- _INSTRUCTIONS FOR THE TASK_
Number each line of the data below, beginning at the line that contains "How far removed" and stopping after the line that contains "23.8 meters". Leave out the blank lines and everything outside that range.

---- RECORDED INFORMATION

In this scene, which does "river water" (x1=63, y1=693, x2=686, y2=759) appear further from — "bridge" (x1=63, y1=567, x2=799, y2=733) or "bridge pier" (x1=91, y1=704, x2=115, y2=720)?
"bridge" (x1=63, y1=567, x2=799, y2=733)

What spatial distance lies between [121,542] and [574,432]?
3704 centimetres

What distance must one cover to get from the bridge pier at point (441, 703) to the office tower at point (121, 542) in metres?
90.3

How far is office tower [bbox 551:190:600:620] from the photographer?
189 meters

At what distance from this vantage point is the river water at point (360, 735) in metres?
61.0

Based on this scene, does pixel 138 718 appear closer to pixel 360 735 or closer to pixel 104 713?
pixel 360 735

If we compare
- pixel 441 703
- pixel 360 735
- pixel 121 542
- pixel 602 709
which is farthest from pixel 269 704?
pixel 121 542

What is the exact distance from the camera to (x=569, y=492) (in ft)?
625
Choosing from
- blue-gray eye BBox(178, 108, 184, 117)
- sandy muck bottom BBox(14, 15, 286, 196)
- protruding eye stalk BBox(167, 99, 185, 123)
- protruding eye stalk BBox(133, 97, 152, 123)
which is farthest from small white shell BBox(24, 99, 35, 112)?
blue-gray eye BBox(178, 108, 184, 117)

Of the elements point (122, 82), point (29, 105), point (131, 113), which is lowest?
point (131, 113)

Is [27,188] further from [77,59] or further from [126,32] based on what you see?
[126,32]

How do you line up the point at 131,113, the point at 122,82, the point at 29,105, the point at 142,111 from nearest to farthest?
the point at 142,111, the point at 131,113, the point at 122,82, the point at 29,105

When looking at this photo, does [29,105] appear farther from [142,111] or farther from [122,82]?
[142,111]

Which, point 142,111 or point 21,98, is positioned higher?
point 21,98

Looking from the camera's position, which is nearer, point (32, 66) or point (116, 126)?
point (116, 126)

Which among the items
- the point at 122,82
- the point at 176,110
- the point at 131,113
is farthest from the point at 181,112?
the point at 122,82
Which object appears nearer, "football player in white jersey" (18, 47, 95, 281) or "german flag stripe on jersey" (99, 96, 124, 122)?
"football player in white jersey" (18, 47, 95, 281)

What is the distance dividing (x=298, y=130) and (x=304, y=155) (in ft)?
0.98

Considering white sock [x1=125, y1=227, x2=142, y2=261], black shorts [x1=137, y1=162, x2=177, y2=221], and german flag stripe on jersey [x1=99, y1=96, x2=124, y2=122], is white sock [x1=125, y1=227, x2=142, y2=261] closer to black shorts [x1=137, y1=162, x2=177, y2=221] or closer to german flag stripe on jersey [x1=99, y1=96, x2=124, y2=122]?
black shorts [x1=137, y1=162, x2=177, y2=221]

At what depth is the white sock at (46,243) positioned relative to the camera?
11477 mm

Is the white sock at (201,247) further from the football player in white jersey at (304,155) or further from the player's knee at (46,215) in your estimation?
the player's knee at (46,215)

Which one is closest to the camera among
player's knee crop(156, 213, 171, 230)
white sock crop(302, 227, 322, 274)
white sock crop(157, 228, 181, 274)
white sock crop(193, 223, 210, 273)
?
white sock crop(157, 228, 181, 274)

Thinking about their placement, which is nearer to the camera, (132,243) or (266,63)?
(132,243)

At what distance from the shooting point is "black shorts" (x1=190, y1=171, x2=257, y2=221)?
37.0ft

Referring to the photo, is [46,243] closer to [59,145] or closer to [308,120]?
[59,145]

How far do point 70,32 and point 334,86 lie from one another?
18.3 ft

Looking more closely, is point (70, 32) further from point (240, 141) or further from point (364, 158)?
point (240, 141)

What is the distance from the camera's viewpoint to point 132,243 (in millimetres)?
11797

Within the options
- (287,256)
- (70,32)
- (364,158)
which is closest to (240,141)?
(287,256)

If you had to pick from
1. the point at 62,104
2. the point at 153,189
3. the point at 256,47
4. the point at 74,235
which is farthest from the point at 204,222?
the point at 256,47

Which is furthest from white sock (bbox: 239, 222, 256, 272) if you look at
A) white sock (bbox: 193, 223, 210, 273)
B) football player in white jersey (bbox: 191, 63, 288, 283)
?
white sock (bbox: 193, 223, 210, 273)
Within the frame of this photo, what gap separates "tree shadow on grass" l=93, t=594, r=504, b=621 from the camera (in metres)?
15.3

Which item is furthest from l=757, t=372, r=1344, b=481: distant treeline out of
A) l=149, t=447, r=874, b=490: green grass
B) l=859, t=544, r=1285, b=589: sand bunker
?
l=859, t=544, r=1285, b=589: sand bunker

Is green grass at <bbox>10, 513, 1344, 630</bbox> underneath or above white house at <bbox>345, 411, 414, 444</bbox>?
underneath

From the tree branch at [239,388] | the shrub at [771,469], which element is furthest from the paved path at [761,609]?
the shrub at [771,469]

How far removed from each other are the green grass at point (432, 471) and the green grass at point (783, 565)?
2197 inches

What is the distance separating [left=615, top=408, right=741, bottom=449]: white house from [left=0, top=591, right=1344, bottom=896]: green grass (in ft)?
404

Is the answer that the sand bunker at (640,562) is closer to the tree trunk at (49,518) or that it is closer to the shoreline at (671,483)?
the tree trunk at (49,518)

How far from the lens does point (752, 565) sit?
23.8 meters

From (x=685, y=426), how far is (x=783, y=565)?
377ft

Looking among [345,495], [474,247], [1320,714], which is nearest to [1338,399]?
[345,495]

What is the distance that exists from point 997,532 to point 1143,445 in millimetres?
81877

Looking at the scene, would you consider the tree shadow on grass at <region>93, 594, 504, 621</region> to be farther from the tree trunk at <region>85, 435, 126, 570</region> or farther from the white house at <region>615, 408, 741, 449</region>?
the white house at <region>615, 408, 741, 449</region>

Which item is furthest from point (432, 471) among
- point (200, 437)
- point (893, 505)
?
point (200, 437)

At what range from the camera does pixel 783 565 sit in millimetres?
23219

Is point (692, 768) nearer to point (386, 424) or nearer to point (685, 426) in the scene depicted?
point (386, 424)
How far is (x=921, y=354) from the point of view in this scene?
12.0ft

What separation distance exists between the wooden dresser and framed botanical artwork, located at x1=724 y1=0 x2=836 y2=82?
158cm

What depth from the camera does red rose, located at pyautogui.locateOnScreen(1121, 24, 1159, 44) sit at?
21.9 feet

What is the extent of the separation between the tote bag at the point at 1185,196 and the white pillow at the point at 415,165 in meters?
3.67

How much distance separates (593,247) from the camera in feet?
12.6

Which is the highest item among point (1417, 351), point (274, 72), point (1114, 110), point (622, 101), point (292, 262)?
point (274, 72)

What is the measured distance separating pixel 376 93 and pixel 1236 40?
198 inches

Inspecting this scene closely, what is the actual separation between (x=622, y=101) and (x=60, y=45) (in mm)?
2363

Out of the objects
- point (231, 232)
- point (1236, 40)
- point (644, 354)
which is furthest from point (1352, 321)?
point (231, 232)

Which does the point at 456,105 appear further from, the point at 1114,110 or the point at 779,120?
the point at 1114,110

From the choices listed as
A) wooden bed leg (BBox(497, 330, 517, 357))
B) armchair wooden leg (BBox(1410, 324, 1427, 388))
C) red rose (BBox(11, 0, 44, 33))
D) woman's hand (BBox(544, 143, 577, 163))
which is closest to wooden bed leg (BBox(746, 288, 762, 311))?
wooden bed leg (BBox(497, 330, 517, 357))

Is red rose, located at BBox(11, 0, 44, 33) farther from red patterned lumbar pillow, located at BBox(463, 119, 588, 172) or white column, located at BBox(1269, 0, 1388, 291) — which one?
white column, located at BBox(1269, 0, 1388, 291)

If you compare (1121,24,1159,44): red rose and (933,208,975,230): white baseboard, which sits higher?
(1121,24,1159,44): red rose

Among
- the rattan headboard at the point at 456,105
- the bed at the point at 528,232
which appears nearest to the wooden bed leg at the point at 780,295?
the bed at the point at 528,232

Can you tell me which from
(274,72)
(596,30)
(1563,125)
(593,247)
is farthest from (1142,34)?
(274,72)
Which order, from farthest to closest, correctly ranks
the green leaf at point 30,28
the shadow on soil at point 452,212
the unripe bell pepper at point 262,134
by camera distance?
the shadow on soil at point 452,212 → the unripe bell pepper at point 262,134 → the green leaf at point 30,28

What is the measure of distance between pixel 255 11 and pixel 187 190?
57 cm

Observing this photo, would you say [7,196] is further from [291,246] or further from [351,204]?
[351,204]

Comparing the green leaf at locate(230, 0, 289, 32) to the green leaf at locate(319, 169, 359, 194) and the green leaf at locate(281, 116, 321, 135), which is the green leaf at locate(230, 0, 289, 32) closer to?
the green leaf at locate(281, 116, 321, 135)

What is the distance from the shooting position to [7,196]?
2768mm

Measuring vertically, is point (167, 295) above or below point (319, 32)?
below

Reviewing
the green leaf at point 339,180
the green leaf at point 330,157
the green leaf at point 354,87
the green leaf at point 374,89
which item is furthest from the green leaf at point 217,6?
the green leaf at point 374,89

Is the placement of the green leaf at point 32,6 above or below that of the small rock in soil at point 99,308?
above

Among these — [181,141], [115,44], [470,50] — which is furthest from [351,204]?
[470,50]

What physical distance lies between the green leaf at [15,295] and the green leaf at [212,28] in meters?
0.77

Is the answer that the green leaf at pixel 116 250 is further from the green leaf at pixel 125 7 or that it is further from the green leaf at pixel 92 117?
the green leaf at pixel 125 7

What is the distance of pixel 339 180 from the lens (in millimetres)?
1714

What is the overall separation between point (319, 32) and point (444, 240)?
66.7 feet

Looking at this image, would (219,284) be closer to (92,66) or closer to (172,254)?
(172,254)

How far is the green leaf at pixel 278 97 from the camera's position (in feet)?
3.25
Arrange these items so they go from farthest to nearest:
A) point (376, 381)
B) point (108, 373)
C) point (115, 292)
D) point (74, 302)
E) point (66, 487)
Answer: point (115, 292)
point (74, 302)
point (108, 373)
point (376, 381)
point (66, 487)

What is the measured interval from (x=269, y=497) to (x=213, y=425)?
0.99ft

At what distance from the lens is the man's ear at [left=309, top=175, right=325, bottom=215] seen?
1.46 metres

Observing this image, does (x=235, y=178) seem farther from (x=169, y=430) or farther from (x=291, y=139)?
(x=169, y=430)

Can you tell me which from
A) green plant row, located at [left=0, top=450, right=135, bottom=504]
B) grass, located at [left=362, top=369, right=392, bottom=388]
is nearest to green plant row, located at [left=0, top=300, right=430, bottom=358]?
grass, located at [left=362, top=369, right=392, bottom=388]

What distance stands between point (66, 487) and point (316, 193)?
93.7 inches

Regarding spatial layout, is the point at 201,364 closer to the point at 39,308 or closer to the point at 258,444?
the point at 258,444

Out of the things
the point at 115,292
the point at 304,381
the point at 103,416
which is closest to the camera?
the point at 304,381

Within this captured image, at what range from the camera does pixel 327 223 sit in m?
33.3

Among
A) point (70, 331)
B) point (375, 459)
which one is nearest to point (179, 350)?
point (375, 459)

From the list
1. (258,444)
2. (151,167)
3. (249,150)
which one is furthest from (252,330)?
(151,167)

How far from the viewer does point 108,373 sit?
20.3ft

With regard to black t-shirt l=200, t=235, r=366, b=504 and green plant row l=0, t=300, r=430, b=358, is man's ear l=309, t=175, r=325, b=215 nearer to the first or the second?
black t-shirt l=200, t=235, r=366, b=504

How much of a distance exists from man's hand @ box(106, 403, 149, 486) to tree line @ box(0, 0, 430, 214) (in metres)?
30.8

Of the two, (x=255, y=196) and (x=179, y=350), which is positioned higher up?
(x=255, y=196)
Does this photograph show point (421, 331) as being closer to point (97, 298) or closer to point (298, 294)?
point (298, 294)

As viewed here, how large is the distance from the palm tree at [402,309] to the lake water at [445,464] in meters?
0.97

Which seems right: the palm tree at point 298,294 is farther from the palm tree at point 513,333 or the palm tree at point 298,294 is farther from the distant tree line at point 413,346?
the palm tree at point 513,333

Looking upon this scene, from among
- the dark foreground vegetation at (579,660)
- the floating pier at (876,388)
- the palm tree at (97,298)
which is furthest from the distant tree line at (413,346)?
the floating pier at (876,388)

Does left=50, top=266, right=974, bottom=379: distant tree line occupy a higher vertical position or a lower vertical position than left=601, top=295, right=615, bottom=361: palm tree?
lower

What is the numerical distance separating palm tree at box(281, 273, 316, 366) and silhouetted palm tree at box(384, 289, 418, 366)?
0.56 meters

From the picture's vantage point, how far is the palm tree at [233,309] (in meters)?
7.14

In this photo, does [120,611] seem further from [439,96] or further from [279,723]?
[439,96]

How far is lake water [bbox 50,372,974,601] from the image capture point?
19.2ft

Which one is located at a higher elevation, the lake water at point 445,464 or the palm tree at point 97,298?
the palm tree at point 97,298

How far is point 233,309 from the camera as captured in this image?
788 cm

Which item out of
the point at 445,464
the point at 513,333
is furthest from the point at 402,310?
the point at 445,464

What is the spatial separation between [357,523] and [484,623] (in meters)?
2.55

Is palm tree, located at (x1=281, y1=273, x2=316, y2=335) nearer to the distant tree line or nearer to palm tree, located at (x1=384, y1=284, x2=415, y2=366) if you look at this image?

--------

- _COMPLETED EXERCISE_
1. How far removed from each other are the green grass at point (432, 471) and the green grass at point (783, 565)?
2. 2197 inches
3. What is the distance separating [left=615, top=408, right=741, bottom=449]: white house from [left=0, top=591, right=1344, bottom=896]: green grass (in ft)?
4. 404
5. Is the answer that the sand bunker at (640,562) is closer to the tree trunk at (49,518) or that it is closer to the shoreline at (671,483)?
6. the tree trunk at (49,518)
7. How far from the lens does point (752, 565) sit?
8. 23.8 meters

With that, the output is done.